In high performance computing,
performance is kind of a big deal.
And the first step in performance analysis
and performance improvement
is
profiling.
High performance computing almost always entails some
form of parallelism.
And parallel programs are plain hard. They’re harder to write,
harder to debug, and harder to profile.
gprof
gprof
is pretty great. Just compile your code with -pg
, and -g
,
$ gcc -pg -g -O0 hello.c bye.c -o hibye.exe
run your code as usual,
and you’ll see gmon.out
. Now,
$ gprof hibye.exe gmon.out
should summarize the performance of your code.
Beware, gprof
will not
pick up on any calls to shared library functions.
OK, that’s a downer, and
there’s lots more. But it’s easy to use, and gives me quick results.
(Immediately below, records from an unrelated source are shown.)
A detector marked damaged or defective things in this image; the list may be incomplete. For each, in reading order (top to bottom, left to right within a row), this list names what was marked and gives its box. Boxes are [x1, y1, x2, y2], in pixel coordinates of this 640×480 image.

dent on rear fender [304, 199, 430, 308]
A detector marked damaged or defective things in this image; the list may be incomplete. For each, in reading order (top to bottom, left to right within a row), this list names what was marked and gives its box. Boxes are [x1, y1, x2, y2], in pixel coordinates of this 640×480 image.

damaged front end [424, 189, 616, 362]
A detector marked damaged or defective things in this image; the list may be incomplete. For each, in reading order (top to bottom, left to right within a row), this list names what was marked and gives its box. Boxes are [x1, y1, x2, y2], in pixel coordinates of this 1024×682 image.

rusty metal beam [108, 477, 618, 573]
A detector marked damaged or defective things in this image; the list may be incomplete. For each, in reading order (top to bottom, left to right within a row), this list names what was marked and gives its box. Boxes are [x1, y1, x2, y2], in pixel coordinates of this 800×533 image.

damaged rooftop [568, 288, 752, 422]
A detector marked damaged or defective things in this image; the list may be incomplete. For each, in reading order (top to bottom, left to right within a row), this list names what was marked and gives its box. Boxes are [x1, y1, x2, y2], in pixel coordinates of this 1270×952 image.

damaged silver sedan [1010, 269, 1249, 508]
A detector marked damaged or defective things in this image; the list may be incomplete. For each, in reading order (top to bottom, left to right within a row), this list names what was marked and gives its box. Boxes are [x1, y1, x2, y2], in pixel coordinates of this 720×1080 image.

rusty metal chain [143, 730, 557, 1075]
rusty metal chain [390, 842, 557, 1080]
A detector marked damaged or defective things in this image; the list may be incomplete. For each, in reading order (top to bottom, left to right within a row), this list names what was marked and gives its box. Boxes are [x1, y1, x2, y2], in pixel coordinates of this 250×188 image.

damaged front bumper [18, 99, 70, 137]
With the legacy code I work with, where there are no shared library calls,
gprof
is pretty awesome.
gprof + MPI
gprof
isn’t designed to work with MPI code.
But, as is generally the case with these things,
it’s possible with sufficient abuse:
First, set the environment variable GMON_OUT_PREFIX
:
$ export GMON_OUT_PREFIX=gmon.out-
Then, the usual business:
$ mpicc -pg -g -O0 hello.c bye.c -o hibye.exe
$ mpiexec -n 32 hibye.exe
You should see 32 (or however many processes) files,
with names gmon.out-<pid>
.
This is an undocumented feature of glibc
,
and it really shouldn’t be - it’s massively useful.
Now you have a separate gmon.out
file for every
MPI process. Awesome. Sum them:
$ gprof -s hibye.exe gmon.out-*
And use the resulting gmon.sum
to generate
gprof
output:
$ gprof hibye.exe gmon.sum
Now, I haven’t figured out how to replace the pid
with the MPI rank -
this could be exponentially more useful to some users.
And the method mentioned in the source doesn’t really
seem to be working.
But I’m sure this is possible with some ingenuity.
mpiP
mpiP is a neat little
tool for profiling MPI applications.
In particular, it’s extremely useful in figuring out
how much your application is spending time communicating
relative to computing.
The documentation for setting up and using mpiP
is complete (good), but small (better).
Once you have mpiP
set up, profiling your code is
as easy as linking it with the mpiP
library and some
other stuff it needs:
$ mpicc -g -O0 hello.c bye.c -o hibye.exe -lmpiP -liberty -lbfd -lunwind
Running your code (mpiexec
) will produce mpiP
output.
I’ve found that while gprof
and mpiP
are great tools
that do different things, using them both gives
me a very good idea of where my programs are spending time
and where I should focus optimization efforts.